INS No. [ AXX-XXX-XXX ].
United States Court of Appeals, Ninth Circuit.
Submitted May 16, 2003.
Decided Sept. 30, 2003.
Walter Rafael Pineda,Law Offices of Walter Rafael Pineda, San Francisco, CA, for Petitioner.
Regional Counsel, Immigration & Naturalization Service, Laguna Niguel, CA, Ronald E. LeFevre, Chief Legal Officer, Office of the District Counsel, San Francisco, CA, Greg D. Mack, DOJ-U.S. Department of Justice, Washington, DC, for Respondent.
Before HUG, GIBSON and FISHER, Circuit Judges.
This panel unanimously finds this case suitable for decision without oial argument. See Fed. R.App. P. 34(a)(2).
The Honorable John R. Gibson, Senior Circuit Judge, United States Court of Appeals for the Eighth Circuit, sitting by designation.

Opinion:
MEMORANDUM
Sosa argues that the BIA violated her procedural due process rights when it affirmed the IJ's decision to pretermit her asylum application without conducting an evidentiary hearing and without allowing her to testify. We reject this claim. Petitioners must show prejudice to make out a due process violation, which Sosa has not done. See Colmenar v. INS, 210 F.3d 967, 972 (9th Cir.2000). Nor is there anything in this record from which we can infer prejudice despite her failure to pinpoint the precise evidence she would have presented had she been given the opportunity. Compare Agyeman v. INS, 296 F.3d 871, 885 (9th Cir.2002).

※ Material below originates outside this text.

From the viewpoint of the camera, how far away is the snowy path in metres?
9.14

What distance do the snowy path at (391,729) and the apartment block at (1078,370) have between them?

Sosa also argues that she had settled expectations of her placement in deportation proceedings rather than removal proceedings if her asylum application, which was filed before IIRIRA's effective date of April 1, 1997, was denied. Accordingly, she claims that the application of IIRIRA's removal provisions to her was impermissibly retroactive. She also argues that because the denial of an asylum application necessarily results in an INS proceeding, her case is distinguishable from JimenezAngeles v. Ashcroft, 291 F.3d 594 (9th Cir.2002), and that her placement in removal proceedings violated her due process rights. As Sosa concedes, however, her arguments are now foreclosed by Vasquez-Zavala v. INS, No. 01-70973, 2003 WL 1792909 (9th Cir. Apr.7, 2003). Accordingly, Sosa's petition for review is DENIED.
This disposition is not appropriate for publication and may not be cited to or by the courts of this circuit except as provided by Ninth Circuit Rule 36-3.